Under pressure from the Trump administration, 147 countries last week agreed on a “side-by-side” agreement, creating safe harbors exempting large U.S. companies from certain requirements of an Organization for Economic Cooperation and Development framework known as Pillar 2, a package of rules establishing a worldwide 15% minimum tax for multinational corporations.
The tax regime, favored by former President Joe Biden’s administration, aimed to shut down tax havens and curtail international tax avoidance. It took lawmakers across the globe years to hammer out. The Trump administration has opposed Pillar 2, claiming already enacted U.S. corporate tax laws create their own robust minimum tax regime for U.S. companies, CFO Dive previously reported. The U.S. is a founding member of the OECD, an international organization comprised of 38 countries which aims to advance global economic standards.
Taxpayers with no foreign presence or less than €750 million (approximately $873 million) in consolidated revenues are not subject to Pillar 2 requirements, and the Jan. 5 agreement exempts qualified U.S. companies from Pillar 2 income inclusion rules and undertaxed profits rules.
However, it leaves in place a qualified domestic minimum top-up tax, which allows non-U.S. countries to impose a minimum 15% tax on U.S. multinationals on a country-by-country basis.
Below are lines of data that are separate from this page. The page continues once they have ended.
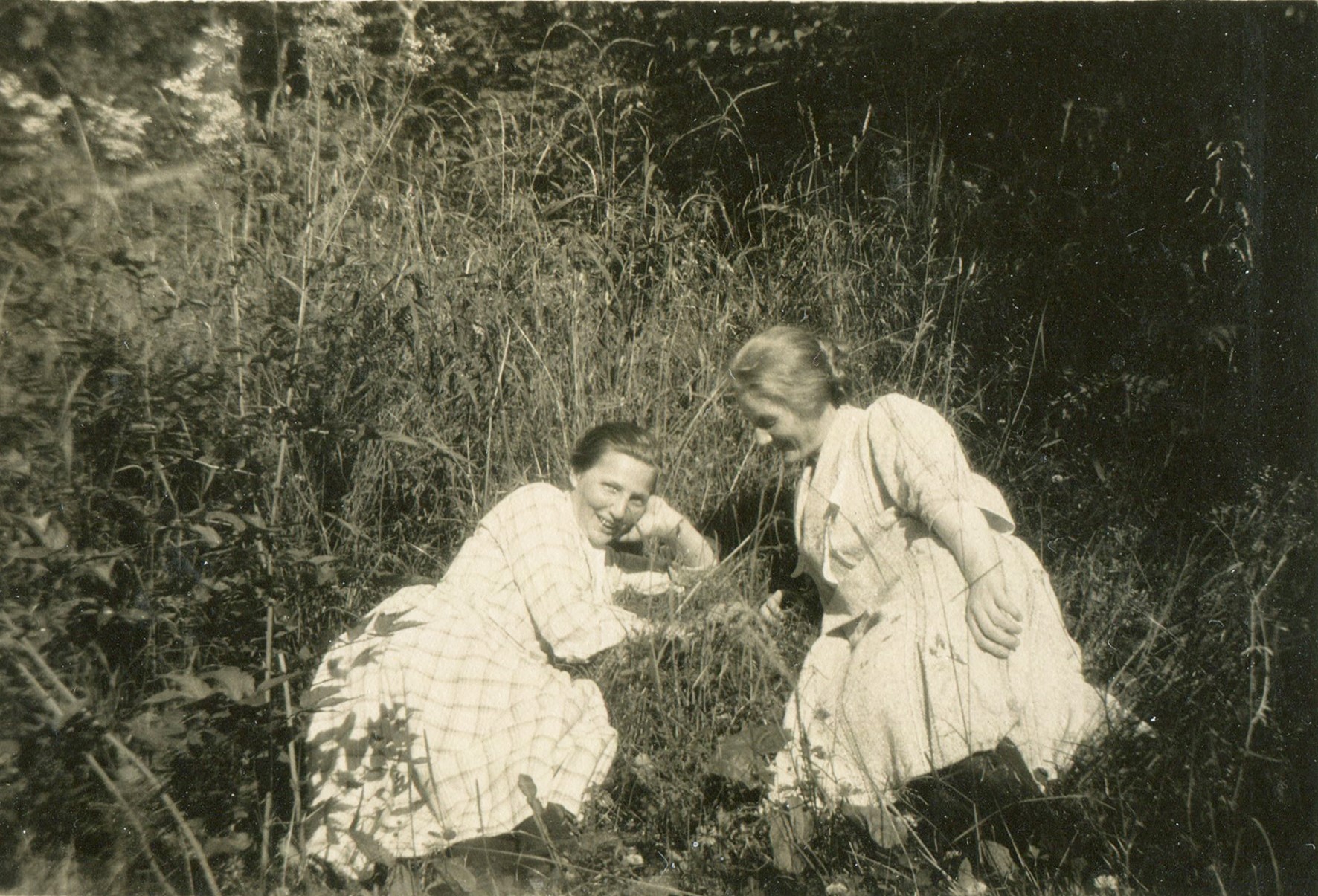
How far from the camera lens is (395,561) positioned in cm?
300

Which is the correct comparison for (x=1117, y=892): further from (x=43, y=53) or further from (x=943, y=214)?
(x=43, y=53)

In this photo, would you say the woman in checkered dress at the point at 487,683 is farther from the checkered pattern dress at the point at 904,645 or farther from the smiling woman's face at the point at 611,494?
the checkered pattern dress at the point at 904,645

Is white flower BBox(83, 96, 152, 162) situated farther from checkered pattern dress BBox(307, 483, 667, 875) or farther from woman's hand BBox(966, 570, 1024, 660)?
woman's hand BBox(966, 570, 1024, 660)

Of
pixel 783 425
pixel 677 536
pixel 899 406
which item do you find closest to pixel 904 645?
pixel 899 406

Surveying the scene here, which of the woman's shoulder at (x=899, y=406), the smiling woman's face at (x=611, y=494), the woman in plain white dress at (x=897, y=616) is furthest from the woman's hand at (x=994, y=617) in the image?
the smiling woman's face at (x=611, y=494)

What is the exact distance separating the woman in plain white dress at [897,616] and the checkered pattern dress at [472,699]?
0.54 meters

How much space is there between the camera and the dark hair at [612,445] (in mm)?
2973

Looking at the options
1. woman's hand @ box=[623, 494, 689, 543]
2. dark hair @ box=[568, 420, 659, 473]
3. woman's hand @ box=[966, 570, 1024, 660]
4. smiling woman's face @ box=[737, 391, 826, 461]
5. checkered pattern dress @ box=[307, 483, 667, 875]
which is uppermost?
smiling woman's face @ box=[737, 391, 826, 461]

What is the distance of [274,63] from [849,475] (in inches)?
100

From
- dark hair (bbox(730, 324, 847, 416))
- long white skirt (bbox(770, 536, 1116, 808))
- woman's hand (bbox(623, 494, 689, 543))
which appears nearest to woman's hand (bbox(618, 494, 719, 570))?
woman's hand (bbox(623, 494, 689, 543))

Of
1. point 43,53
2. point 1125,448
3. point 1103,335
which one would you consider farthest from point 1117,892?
point 43,53

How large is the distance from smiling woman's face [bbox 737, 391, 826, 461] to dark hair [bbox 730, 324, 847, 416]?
22 millimetres

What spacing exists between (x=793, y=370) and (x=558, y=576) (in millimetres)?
887

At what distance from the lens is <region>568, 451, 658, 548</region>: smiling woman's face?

Those companies could benefit from the top-up tax due to foreign tax credits. Tellingly, the Trump administration didn’t oppose the qualified domestic minimum top-up tax component of Pillar 2.
The KPMG practitioners, participating in a Jan. 13 webcast held by the Big Four accounting and consulting firm, forecast U.S. companies will generally benefit from the OECD rules over the longer term.
“I think ultimately, when we look forward into 2027 and 2028, the world will become much easier, but for now we’re in a slightly choppy period in terms of what people need to do,” KPMG managing director Alistair Pepper said.
In a separate Jan. 13 webcast, OECD’s Center for Tax Policy and Administration Director Manal Corwin lauded the deal, saying it demonstrated a globally coordinated effort to stop multinationals from unreasonable tax avoidance.
“What last week has demonstrated is a continued global broad-based commitment by countries about the importance of cooperation in tax, the importance of delivering certainty, as well as a commitment to minimum taxation as a policy tool to address distortions but also to protect tax bases,” she said.